Sie wandte sich um, schritt würdevoll zwischen den Beeten ihres Gartens zu einer grünen eichentür, die im Hintergrund des Bildes die Vorderfront des Landhauses zierte. Sie öffnete die Tür und verschwand im Hintergrund des Gemäldes.

Unter Amalias Führung kehrten die Zweitklässler zum Eingang nach Ravenclaw zurück, wo noch alle Schüler anstanden. Sie trat an das Bild von Bruce und Maggy und sagte laut:

"Die Sonne zehrt die Nebel auf."

Bruce zuckte zusammen, dann schlug er die Augen auf und reckte sich. Maggy neben ihm gab ein tieftönendes Muhen von sich, hob den gehörnten Kopf und stemmte sich auf ihre Beine hoch.

"Vermaledeites Frauenzimmer. Hat die mich doch glatt mit diesem blöden Schlafbann erwischt. Was wollte die damit?" Knurrte Bruce.

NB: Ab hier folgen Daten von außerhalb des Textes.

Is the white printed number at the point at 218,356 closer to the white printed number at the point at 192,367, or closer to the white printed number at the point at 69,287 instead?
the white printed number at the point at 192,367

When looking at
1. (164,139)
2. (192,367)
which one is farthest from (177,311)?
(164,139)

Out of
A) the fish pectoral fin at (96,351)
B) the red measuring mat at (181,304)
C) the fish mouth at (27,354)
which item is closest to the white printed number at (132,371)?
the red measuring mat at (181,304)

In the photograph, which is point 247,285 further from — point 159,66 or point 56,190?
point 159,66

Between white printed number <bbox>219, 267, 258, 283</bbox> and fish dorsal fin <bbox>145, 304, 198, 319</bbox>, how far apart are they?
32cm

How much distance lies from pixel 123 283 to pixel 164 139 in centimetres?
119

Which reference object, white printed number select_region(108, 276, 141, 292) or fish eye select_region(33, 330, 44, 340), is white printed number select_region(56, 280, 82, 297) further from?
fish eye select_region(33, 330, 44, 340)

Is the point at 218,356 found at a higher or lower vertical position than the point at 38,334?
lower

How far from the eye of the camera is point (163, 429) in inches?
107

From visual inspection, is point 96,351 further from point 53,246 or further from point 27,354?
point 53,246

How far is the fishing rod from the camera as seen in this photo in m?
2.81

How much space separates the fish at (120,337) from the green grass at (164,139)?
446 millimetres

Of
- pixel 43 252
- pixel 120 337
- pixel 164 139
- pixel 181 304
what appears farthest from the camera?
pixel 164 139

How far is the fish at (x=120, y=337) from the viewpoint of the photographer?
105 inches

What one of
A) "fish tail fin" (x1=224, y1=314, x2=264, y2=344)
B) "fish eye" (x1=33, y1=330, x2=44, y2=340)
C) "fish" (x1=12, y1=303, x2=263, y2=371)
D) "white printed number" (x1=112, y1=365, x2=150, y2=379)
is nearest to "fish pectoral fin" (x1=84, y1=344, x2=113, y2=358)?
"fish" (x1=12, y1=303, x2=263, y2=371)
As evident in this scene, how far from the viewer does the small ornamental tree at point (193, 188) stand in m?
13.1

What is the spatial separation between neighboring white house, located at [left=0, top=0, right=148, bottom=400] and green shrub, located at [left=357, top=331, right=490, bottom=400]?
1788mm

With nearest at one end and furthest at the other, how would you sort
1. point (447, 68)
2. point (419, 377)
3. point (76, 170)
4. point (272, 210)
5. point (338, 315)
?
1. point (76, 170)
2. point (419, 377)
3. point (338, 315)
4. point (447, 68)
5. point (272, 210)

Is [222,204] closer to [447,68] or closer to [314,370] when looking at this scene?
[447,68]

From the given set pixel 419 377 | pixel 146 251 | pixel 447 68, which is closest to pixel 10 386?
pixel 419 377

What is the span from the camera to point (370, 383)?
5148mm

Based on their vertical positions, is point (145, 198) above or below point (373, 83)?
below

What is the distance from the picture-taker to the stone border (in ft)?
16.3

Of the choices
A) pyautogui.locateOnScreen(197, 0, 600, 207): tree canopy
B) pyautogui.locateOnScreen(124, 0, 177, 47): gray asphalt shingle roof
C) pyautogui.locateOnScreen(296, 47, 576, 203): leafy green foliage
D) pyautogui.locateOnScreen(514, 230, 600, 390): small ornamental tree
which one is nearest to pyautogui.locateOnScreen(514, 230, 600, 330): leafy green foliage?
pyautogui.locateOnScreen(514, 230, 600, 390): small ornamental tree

"Ars Longa, Bruce!" Sagte Amalia. Bruce blickte sie mißgestimmt an. Doch dann nickte er und schwang mit dem Bild zur Seite. Aurora Dawn war zusammen mit Petula die letzte, die in den Gemeinschaftsraum hinüberkletterte. Hinter ihr fiel das Bild wieder in seine Ausgangslage zurück.

"So, die Damen- und Herrschaften", begann Amalia Hopfkirch. " Es ist jetzt wohl bei allen angekommen, welche Auswirkungen es mit sich bringt, Streit mit einer mächtigen gemalten Hexe zu haben. Ich gehe davon aus, daß hier in Ravenclaw niemand mehr derartig heftig mit Lady Medea oder wem anderen zusammenrasselt. Wer den Reinitimaginus-Zauber beherrscht, sollte ihn nur benutzen, um Bruce in das Bild zurückzuholen. Allerdings sollte er oder sie das nur tun, solange niemand anderes in dem Bild ist. Ich hoffe, wir haben jetzt alle wieder Ruhe."

Danach verlief der Abend wie üblich.

In der Nacht konnten wieder alle durchschlafen.

Am nächsten Tag mußte Aurora Dawn sich die Fragen von Hufflepuffs und Slytherins gefallen lassen, ob sie sich wirklich bei dieser Lady hatte entschuldigen müssen. Tonya Rattler meinte einmal gehässig:

"Na, selbst so'n Ölbild ist dir hoffnungslos überlegen, Dawn. Ich hätte mir das nicht gefallen lassen."

"Da bin ich ja froh, daß ich nicht du bin", gab Aurora gehässig grinsend zurück. Tonya, die mit dieser Retourkutsche nicht gerechnet hatte, warf ihr nur einen verächtlichen Blick zu und zog mit ihrem Gespann weiter.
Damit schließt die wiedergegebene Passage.